The long run of the day was an 8-yarder, but both Bush and Matt Forte ran physically. On Bush's second touchdown run, he dragged linebacker Chad Greenway and safety Jamarca Sanford into the end zone. Forte plowed over safety Harrison Smith on his way to converting a third-and-5.
That was a fine catch for a 13-yard touchdown by Spaeth, extending his arms and diving. Davis caught one but dropped two more.
The front four put decent pressure on Vikings quarterback Christian Ponder but did not finish enough plays. They sacked him only twice, and the second sack was a coverage sack.
Julius Peppers was handled well by rookie tackle Matt Kalil, and Peppers had a minimal impact for the second straight game.
Nick Roach had one of his more impactful games, stripping Peterson and getting in on seven tackles. He should have had another but was trucked by the powerful Peterson on his 23-yard fourth-quarter run. He also may have been responsible for leaving tight end Kyle Rudolph alone on his touchdown.
Lance Briggs was effective in pass coverage, breaking up two throws, including one to Rudolph that could have been a touchdown. He also was a physical presence for Vikings coming across the middle on short crossing routes.
Major Wright and Conte came up with two takeaways (Wright had a fumble recovery; Conte had an interception).

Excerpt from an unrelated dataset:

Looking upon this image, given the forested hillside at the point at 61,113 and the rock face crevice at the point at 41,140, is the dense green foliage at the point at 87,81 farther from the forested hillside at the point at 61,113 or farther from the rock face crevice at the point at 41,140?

Conte also knocked a ball out of Rudolph's hands that could have been a touchdown.
Wright was back to playing like himself, coming downhill hard in run support and forcing some big collisions. He even put some heat on Ponder on two blitzes.
Bears corners were fortunate Vikings receivers played so poorly, both in terms of getting open and catching the football.
Charles Tillman was on the field for only 18 snaps, but he was very active with a pass breakup, a fumble recovery, in which he had to tangle with Peterson to keep the ball, and two excellent tackles.
On the play he was injured, Tillman fell and left Rudolph wide open for a 25-yard gain — the longest in the game.
Peppers' blocked field goal would have been appreciated more if the Bears did not allow Kevin Williams to block a Robbie Gould attempt after collapsing Lance Louis and J'Marcus Webb with a four-man overload.
The fake extra point/two-point conversion was well thought out and well-executed, with Carimi throwing a key block on Sanford.
The Bears allowed a 38-yard kickoff return, downed a punt before they should have and Eric Weems nearly touched a Vikings punt he was trying to let bounce.